How to keep e-label data honest

The durable answer is to treat a published e-label as a frozen snapshot, not a live document. At the moment you publish the label for a given bottling, capture every regulated fact — the ingredient list, the full nutrition values, the allergen and sulphite declaration — into an immutable version. Print the QR code against a stable token that resolves to that version and no other. If you later change a recipe or fix an error, you publish a new snapshot for future bottlings; the bottles already in the market keep pointing at the exact facts that were true when they were sealed. Nothing you edit tomorrow can rewrite what last year’s bottle declares.
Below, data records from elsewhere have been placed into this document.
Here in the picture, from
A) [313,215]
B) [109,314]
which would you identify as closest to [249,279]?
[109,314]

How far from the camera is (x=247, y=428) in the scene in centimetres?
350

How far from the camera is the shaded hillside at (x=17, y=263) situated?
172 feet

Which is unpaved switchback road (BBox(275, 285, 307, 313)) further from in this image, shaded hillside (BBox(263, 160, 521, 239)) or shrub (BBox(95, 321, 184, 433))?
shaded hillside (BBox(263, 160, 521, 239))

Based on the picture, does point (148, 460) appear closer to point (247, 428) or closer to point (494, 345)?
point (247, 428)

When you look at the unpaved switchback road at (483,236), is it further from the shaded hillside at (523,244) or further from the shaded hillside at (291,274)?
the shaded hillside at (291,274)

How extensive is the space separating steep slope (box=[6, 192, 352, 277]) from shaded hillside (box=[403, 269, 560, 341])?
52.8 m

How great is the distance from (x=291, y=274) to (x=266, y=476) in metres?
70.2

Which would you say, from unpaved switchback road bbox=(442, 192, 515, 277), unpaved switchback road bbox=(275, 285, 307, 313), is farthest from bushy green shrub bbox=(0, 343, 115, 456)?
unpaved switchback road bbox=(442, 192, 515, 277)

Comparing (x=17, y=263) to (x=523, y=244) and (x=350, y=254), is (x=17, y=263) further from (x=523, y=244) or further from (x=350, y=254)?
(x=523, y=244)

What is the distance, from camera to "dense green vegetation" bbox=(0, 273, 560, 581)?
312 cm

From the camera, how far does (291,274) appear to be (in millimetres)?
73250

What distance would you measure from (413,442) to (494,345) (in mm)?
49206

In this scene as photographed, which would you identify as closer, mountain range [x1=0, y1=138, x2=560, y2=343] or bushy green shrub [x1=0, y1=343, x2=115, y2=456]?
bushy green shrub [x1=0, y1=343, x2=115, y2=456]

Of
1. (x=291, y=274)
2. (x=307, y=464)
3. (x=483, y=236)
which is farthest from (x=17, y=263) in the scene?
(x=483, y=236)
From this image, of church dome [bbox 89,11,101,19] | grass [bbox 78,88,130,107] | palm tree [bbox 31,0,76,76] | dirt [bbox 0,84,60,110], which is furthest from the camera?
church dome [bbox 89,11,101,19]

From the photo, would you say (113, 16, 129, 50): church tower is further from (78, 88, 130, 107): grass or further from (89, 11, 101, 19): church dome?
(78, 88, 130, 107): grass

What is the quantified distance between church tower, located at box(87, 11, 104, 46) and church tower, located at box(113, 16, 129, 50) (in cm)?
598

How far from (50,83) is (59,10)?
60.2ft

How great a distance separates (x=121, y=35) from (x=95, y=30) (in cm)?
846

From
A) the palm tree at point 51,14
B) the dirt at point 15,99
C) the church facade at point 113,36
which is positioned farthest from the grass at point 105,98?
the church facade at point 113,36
That model gives you three things at once:

  • Consumers always see facts that match the bottle in their hand.
  • Regulators and retailers can be shown precisely what any bottling declared, and when — a provable record, not a “trust us, the page is right today”.
  • Your team can improve the label going forward — a clearer wording, a corrected figure, an added language — without endangering anything already shipped.

There is a second, upstream half to honesty that is easy to overlook: the facts on the e-label are only as good as the production data they come from. If the sugar figure, the fining agents, or the sulphite level are retyped by hand into a labelling tool, they can be wrong before they are ever frozen. The strongest position is one where the declared facts are derived from the same records that run the cellar — the traceable chain from grape intake through must and wine to the bottled SKU — so the label restates the truth of production rather than paraphrasing it. That is the connection between labelling and everyday cellar record-keeping, and it is why the two problems are best solved in one system.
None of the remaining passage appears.